To sum up I will draw on another ready source in responding to Ms. Nassar’s and Adv. Dakwar’s challenge: In the preface to my recently published collection of short stories from my medical practice in Arrabeh, Chief Complaint: A Country Doctor’s Tales of Life in Galilee (Just World Books, 2015,) I wrote:

“In the face of the current wave of distrust and enmity culminating in lynch mobs, I struggle to draw courage from my social surroundings: I ask a village neighbor about his family and he proudly announces that his firstborn is studying biochemical engineering in the USA. I wonder about the high expenses and he raises the electric saw high in his right arm and gives a proud buzz in response, his sweaty brow glistening in the light of the setting sun. I pay a visit to a younger colleague seeking his reassurance in the face of some compromised body functions of mine. He reminisces about his own father, a refugee who put his three boys, now a doctor, an architect and a physiotherapist, through university relying solely on the power of his biceps as a plasterer. My colleague flexes his arm in a proud show of sumud. A half dozen young doctors and nurses, all grand nephews and nieces, surround me for a photo at a relatives wedding and I feel proud beyond the fidelity and solidarity this implies: Yes, in the ‘state of the Jews’ education is the Palestinians’ strong card: We are proud sumud and education freaks. Entire families pool their combined labor wages to support a student through college. Young professionals are hard at work to guarantee their community a future and measure up to the high expectations of their hard slugging artisan fathers and mothers, descendants of land-stripped subsistence farmers. The practice and the tradition should be enough to sustain us in the face of the gathering storm.”

It is to Makbula’s credit to have raised this subject and especially to have rekindled interest in the dream scheme of a regional hospital, a dream that in a normal country should have already been a reality. Still, for the sake of accuracy I should point out before closing that to those among us who are familiar with the scientific use of statistics there is an obvious fallacy in taking our local numbers and comparing them to those from published international data.
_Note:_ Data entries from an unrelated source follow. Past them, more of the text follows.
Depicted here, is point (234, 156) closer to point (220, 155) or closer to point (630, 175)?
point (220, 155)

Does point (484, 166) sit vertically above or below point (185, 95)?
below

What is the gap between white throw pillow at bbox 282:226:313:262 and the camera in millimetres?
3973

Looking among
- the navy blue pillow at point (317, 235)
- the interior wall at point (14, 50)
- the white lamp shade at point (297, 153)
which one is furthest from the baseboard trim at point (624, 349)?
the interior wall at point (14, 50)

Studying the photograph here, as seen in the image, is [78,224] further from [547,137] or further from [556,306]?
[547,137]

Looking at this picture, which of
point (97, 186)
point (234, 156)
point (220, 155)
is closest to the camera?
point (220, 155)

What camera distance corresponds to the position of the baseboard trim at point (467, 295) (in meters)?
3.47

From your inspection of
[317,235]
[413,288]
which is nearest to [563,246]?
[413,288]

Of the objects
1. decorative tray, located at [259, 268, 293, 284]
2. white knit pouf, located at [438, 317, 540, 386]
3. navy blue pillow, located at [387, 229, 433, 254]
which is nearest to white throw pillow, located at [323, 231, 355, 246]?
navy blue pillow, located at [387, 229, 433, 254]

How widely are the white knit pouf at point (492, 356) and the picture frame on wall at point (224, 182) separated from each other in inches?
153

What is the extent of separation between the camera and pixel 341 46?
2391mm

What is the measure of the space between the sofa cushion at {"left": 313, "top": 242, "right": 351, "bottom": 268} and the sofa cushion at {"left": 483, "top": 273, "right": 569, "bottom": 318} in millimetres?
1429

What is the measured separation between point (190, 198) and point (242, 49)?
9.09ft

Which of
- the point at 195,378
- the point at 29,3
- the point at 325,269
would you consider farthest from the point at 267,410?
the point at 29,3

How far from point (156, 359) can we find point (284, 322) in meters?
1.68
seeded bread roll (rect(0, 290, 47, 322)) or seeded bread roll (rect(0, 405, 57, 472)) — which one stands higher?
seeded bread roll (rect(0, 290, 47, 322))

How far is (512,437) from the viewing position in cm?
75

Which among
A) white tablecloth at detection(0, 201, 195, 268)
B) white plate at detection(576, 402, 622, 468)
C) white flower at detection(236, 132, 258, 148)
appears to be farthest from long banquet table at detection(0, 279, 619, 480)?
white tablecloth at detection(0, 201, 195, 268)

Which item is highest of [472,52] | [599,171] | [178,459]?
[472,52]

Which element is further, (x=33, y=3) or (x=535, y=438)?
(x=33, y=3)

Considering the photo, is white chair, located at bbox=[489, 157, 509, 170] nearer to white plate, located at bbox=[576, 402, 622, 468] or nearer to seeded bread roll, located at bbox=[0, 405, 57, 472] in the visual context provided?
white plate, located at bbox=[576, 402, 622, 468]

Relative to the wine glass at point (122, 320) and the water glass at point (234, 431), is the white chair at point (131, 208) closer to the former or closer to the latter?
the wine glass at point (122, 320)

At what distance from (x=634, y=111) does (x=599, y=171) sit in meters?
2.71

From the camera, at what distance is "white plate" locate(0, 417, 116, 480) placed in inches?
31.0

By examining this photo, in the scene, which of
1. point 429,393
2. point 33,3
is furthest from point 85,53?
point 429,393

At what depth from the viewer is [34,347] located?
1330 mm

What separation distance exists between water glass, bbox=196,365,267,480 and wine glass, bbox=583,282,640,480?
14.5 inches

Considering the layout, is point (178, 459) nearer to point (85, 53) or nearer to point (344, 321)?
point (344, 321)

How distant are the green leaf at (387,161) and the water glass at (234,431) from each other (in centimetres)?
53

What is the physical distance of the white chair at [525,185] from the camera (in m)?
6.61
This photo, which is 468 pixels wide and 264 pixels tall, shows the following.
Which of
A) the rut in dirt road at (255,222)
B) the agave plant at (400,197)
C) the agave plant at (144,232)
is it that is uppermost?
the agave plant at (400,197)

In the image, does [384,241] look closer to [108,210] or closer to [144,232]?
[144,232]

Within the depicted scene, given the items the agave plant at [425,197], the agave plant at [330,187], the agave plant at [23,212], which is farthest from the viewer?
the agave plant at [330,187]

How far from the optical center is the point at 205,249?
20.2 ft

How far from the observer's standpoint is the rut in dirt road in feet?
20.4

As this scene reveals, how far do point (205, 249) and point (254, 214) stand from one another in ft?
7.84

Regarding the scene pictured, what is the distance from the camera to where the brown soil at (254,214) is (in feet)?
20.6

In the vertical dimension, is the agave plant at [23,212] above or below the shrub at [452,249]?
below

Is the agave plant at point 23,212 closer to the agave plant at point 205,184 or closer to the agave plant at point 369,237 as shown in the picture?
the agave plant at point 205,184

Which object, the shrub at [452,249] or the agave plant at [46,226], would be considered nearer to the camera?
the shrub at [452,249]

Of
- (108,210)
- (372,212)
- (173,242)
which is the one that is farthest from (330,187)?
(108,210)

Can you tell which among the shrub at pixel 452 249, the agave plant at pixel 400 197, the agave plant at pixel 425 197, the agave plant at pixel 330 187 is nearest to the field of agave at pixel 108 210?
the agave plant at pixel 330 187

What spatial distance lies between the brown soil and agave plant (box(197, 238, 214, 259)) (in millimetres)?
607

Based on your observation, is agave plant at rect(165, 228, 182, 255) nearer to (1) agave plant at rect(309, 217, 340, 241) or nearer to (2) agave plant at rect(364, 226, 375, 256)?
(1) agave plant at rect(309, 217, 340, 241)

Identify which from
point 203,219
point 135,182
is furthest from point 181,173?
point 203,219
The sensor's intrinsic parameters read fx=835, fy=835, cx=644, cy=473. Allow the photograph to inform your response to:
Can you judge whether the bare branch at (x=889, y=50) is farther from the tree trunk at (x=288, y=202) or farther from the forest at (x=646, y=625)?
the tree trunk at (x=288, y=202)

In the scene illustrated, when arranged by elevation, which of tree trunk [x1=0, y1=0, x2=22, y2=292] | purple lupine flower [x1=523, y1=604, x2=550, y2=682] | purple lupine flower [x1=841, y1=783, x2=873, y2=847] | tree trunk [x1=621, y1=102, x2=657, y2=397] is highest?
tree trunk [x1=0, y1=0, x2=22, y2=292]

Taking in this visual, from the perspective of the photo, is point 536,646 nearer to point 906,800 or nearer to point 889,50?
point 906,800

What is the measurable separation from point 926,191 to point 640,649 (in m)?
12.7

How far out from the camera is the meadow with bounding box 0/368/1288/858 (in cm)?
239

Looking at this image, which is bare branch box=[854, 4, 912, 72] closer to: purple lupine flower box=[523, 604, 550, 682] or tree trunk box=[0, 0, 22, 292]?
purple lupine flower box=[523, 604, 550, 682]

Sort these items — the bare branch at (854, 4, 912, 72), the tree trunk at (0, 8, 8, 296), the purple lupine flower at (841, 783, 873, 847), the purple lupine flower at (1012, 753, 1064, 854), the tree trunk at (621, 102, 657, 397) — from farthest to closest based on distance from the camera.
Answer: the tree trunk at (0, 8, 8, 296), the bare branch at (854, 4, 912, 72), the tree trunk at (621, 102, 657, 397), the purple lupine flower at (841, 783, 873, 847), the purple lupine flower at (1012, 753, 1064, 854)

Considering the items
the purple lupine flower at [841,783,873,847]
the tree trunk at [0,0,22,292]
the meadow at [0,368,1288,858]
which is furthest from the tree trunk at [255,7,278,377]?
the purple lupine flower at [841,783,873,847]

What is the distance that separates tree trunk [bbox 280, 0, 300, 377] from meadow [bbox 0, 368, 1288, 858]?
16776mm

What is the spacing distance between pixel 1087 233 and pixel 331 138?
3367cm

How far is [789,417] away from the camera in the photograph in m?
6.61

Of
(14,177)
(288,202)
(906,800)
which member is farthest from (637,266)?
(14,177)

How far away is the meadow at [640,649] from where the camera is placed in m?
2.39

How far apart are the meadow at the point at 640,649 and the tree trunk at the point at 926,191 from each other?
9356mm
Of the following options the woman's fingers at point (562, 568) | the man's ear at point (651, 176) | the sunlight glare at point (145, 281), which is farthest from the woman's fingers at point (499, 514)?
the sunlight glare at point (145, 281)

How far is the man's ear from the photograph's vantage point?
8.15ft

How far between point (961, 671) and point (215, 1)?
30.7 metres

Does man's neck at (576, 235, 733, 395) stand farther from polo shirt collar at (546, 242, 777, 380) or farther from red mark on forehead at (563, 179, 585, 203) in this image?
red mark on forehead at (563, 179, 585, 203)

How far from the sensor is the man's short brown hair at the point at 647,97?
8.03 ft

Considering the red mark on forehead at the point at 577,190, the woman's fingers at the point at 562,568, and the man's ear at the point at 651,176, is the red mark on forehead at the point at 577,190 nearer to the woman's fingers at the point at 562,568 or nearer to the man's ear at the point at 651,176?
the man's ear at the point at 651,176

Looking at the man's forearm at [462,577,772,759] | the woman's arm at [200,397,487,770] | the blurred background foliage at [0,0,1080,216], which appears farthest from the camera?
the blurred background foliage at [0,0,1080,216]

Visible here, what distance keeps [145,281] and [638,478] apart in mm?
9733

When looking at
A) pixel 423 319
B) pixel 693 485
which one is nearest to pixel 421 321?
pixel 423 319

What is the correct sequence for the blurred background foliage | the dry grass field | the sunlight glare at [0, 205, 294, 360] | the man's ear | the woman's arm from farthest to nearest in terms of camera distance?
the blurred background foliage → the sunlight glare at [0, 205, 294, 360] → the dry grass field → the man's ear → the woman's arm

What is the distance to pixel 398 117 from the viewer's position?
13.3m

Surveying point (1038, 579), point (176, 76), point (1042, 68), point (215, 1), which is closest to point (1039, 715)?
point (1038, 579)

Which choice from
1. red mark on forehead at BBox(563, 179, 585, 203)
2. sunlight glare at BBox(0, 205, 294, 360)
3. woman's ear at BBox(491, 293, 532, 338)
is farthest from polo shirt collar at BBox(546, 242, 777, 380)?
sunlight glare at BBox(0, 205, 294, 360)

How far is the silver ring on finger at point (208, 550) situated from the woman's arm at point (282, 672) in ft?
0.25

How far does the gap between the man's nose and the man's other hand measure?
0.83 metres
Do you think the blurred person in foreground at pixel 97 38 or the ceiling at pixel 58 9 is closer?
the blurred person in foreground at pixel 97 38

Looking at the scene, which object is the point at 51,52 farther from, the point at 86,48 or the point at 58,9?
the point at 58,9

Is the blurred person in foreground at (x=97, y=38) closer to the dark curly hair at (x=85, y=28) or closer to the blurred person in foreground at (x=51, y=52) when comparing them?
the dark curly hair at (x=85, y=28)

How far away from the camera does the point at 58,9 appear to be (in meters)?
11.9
Our numbers relate to small data sets and comparisons to large data sets such as those for entire countries are misleading. Imagine me for example making a statement about my household where out of the two residents one is a physician. It is misleading, though factually accurate, to state that 50% of my reference population are physicians. The larger the numbers the more significant the conclusions one can draw.


Still, believe me, Arrabeh is the one and only.